What to do:
**A)** Answer these questions using the article about the Gilda's Club name change:
(i) What new name will the Madison, Wis., branch take?
(ii) In what year did Gilda Radner die?
(iii) Who is the CEO of Gilda's Club New York City?
**B)** Please extend the article about the Gilda's Club name change with a few more paragraphs that pick up after its final sentence.

NYC Gilda’s Club CEO Questions Wisconsin Branch’s Move To Change Name
NEW YORK (CBSNewYork) — The chief executive officer of the original Gilda’s Club in New York City on Wednesday questioned the choice by a branch in Wisconsin to change names because younger generations might not remember its namesake, Gilda Radner.
The Gilda’s Club branch in Madison, Wis., has decided to change its name to Cancer Support Community effective in January. The branch made the decision on the grounds that current college students were born after Radner’s death in 1989, and thus, younger people dealing with a cancer diagnosis might be confused by the unfamiliar name, according to the Wisconsin State Journal.
1010 WINS’ Holli Haerr reports
But speaking to CBS New York Wednesday afternoon, Gilda’s Club New York City CEO Lily Safani said the Gilda’s Club name had never caused any confusion at the founding branch.
“I have never had a problem with people not knowing,” Safani said. “It’s not an issue of whether they know Gilda Radner or not. It’s more an issue of whether they know what we do.”
Safani said people of all ages know full well that Gilda’s Club is a network that provides support that treats people of all ages with cancer, as young as the age of 4, and as old “as anyone can live.”
“Gilda’s Club” is a brand name, and ultimately, it is most important that people know the brand, Safani said. She said whether people know the brand does not depend on whether they know who Radner was.

Stored data entries
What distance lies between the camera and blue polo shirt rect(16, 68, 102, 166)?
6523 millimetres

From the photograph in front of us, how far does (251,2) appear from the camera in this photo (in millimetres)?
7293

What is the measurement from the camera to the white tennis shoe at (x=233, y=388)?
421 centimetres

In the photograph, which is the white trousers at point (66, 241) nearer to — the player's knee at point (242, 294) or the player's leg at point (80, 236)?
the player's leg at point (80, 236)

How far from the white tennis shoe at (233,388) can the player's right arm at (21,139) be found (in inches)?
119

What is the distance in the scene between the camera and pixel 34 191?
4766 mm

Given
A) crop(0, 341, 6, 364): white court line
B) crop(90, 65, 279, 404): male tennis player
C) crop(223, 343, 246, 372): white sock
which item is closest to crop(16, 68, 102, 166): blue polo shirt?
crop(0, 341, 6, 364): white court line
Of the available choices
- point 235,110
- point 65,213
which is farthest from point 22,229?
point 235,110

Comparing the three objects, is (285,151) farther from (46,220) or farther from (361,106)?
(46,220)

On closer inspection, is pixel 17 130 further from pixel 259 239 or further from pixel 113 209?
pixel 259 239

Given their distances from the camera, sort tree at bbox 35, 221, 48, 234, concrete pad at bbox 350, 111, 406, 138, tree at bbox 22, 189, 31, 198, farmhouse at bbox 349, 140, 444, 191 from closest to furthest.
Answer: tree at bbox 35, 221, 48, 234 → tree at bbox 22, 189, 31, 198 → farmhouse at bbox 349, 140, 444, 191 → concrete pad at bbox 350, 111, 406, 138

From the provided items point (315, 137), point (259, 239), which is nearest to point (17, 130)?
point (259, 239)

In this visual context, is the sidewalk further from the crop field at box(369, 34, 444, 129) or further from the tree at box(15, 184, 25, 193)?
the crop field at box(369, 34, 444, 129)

Results for each task:
**A)**
(i) Cancer Support Community
(ii) 1989
(iii) Lily Safani

**B)**
“People don’t live forever, and I don’t understand why people don’t question all the other brands that are named after people who have died,” she said. “A lot of people don’t remember certain people, but they know a company.”
Safani pointed out that there are other organizations that use names of deceased people who may be unfamiliar to the average person – far more unfamiliar, in fact, than Radner.
“Look at Susan G. Komen,” Safani said. “She’s not alive, but people know what the organization does.”
But Gilda’s Club New York City does not have the authority to ask the Madison branch not to change the name, Safani emphasized.
“Each clubhouse is an independent 501(c)(3) organization with their own governing board, and we can’t say anything. We can express our concern, but they do good work, and whether they want to have the name as Gilda’s Club or Cancer Support Community, they’re still doing great work, and people need to remember that,” she said.
The decision by the Madison branch to change its name has brought widespread backlash, including a scathing column Wednesday by Chicago Sun-Times columnist Richard Roeper.
“One of the surest signs of the incurious and lazy mind is when someone brushes off ignorance of a particular subject by saying, ‘How would I know about that? It was way before my time,’” Roeper wrote in dismissing the motive for the name change by the Madison branch.
No other branch has announced plans to change its name.
Gilda Radner was an original cast member of Saturday Night Live, from 1975 until 1980. She became known for characters such as the crass “Weekend Update” commentator Roseanne Roseannadanna, and a Barbara Walters parody named Baba Wawa.
Radner was diagnosed with ovarian cancer in 1986, and died three years later.
The original New York flagship Gilda’s Club was founded after shortly Radner’s death, by her husband, Gene Wilder, and her cancer psychotherapist, Joanna Bull. Its mission is to provide emotional and social support to cancer patients.
The New York branch opened its signature red door in 1995, at 195 W. Houston St. in the West Village.